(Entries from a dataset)
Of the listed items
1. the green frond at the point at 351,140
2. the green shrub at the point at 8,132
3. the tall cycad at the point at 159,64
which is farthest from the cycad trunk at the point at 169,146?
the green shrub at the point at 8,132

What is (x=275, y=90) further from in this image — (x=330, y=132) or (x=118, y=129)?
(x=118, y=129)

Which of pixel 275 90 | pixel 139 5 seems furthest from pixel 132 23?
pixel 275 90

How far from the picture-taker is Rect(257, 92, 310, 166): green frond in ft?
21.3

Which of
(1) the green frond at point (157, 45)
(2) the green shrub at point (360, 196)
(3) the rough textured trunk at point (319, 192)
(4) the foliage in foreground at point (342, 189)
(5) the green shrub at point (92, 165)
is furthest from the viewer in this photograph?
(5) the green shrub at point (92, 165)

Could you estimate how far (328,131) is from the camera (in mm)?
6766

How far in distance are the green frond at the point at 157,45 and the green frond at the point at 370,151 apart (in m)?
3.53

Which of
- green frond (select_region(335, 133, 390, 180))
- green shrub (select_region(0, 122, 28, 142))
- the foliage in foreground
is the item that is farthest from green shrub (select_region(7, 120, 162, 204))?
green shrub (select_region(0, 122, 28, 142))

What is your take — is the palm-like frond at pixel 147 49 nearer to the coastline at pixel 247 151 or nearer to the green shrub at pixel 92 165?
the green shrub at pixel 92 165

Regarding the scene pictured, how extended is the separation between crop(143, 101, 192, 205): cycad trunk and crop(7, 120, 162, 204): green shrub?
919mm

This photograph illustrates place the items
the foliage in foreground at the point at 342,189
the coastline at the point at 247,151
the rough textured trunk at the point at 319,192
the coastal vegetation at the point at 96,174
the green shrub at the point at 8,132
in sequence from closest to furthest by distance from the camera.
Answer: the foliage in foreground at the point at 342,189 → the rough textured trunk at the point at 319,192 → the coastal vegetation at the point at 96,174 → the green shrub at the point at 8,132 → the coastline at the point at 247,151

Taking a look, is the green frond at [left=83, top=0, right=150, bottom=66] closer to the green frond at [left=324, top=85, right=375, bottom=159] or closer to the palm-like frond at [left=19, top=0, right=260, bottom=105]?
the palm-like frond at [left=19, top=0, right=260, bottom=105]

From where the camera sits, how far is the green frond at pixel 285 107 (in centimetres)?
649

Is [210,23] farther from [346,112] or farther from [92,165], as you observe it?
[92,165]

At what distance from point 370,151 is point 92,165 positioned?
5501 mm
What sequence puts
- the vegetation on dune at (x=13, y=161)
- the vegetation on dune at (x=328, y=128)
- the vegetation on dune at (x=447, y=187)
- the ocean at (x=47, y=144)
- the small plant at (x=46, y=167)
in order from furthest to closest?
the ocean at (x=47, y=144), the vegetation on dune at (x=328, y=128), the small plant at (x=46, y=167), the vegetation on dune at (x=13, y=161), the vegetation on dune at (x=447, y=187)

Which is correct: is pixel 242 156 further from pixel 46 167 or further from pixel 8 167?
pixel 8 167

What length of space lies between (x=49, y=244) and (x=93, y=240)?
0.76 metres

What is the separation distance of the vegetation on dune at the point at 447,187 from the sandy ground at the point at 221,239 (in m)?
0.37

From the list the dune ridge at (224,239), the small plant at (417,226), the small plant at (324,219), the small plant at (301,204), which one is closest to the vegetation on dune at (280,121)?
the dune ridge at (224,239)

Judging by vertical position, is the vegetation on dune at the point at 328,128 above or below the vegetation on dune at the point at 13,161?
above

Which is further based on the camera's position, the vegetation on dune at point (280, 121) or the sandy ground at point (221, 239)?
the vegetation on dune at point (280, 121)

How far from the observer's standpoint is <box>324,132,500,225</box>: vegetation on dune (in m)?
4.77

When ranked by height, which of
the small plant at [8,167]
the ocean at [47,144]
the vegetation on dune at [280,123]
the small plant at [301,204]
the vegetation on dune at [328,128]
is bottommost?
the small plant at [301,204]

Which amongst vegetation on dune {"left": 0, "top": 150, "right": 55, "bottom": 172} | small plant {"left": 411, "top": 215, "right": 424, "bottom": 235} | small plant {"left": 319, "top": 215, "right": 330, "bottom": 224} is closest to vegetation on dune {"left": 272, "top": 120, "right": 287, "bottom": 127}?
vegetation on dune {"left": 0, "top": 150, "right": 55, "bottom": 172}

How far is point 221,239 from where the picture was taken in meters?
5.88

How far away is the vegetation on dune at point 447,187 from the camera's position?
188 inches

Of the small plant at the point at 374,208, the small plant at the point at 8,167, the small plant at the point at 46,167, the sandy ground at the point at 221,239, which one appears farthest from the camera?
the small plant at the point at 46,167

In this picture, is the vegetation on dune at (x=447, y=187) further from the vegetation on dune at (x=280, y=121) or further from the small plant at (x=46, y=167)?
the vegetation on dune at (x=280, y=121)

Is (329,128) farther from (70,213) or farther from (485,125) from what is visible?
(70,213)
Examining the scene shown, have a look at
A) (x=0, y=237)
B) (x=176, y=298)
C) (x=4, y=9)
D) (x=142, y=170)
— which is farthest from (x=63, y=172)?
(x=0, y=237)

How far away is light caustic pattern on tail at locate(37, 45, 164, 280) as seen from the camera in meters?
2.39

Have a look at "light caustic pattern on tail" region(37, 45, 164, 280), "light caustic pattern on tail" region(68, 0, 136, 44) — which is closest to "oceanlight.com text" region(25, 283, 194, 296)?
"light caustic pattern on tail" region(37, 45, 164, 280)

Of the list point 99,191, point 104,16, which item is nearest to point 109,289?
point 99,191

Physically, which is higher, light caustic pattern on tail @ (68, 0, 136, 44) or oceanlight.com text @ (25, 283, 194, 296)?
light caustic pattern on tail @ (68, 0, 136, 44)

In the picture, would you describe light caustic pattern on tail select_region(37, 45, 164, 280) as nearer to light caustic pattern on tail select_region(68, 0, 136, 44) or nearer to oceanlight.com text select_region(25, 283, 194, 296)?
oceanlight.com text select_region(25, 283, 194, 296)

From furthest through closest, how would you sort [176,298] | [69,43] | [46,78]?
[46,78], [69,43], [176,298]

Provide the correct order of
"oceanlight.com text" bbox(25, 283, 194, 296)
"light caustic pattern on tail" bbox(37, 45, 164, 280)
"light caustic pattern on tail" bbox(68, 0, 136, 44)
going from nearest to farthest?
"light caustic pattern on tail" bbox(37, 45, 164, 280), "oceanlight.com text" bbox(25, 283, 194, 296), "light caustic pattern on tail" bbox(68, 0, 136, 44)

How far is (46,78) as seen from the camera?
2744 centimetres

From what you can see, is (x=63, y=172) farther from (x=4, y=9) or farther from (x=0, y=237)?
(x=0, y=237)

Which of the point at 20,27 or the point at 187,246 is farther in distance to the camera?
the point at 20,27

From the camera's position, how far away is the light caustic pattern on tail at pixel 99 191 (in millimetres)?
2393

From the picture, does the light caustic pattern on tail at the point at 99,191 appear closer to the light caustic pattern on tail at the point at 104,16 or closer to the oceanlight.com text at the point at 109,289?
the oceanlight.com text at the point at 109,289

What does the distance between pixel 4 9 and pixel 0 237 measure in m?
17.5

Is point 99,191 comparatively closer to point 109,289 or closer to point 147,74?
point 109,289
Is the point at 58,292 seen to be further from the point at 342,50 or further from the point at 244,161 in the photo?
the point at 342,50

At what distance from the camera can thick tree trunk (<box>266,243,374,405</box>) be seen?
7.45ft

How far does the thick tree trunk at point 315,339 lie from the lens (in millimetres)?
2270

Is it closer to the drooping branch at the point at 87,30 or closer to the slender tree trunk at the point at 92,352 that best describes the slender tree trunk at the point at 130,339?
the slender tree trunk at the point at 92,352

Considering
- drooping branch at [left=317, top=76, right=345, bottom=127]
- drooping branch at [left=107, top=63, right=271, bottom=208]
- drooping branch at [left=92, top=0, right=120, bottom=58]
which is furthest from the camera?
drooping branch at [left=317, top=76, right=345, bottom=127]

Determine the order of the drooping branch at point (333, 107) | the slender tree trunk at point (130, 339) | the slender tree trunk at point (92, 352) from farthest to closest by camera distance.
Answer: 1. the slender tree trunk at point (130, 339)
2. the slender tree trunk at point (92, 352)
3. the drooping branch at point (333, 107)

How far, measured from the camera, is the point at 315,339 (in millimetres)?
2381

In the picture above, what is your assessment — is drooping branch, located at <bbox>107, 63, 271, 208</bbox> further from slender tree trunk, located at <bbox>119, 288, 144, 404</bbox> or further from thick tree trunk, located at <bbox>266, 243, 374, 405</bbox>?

● REQUIREMENTS: Produce an exact repeat of the lines from the one containing "From the picture, does" through the last line of the data, and nothing more.

● EXERCISE RESULT:
From the picture, does the light caustic pattern on tail at the point at 99,191 appear closer to the light caustic pattern on tail at the point at 104,16 or closer to the oceanlight.com text at the point at 109,289?
the oceanlight.com text at the point at 109,289

What does the distance between pixel 4 9 and pixel 0 237 measure in m?
17.5

Is point 99,191 comparatively closer to point 109,289 or closer to point 147,74?
point 109,289
Is the point at 58,292 seen to be further from the point at 342,50 or further from the point at 244,161 in the photo?
the point at 342,50

At what distance from the camera can thick tree trunk (<box>266,243,374,405</box>) be seen?
7.45ft

How far does the thick tree trunk at point 315,339 lie from the lens (in millimetres)?
2270

Is it closer to the drooping branch at the point at 87,30 or closer to the slender tree trunk at the point at 92,352 that best describes the slender tree trunk at the point at 130,339?
the slender tree trunk at the point at 92,352

Considering
- drooping branch at [left=317, top=76, right=345, bottom=127]
- drooping branch at [left=107, top=63, right=271, bottom=208]
- drooping branch at [left=92, top=0, right=120, bottom=58]
which is furthest from the camera?
drooping branch at [left=317, top=76, right=345, bottom=127]

Determine the order of the drooping branch at point (333, 107) | the slender tree trunk at point (130, 339) | the slender tree trunk at point (92, 352) from farthest to closest by camera distance.
Answer: 1. the slender tree trunk at point (130, 339)
2. the slender tree trunk at point (92, 352)
3. the drooping branch at point (333, 107)

How far, measured from the camera, is the point at 315,339 (in millimetres)?
2381

In the picture above, what is your assessment — is drooping branch, located at <bbox>107, 63, 271, 208</bbox> further from slender tree trunk, located at <bbox>119, 288, 144, 404</bbox> or further from thick tree trunk, located at <bbox>266, 243, 374, 405</bbox>?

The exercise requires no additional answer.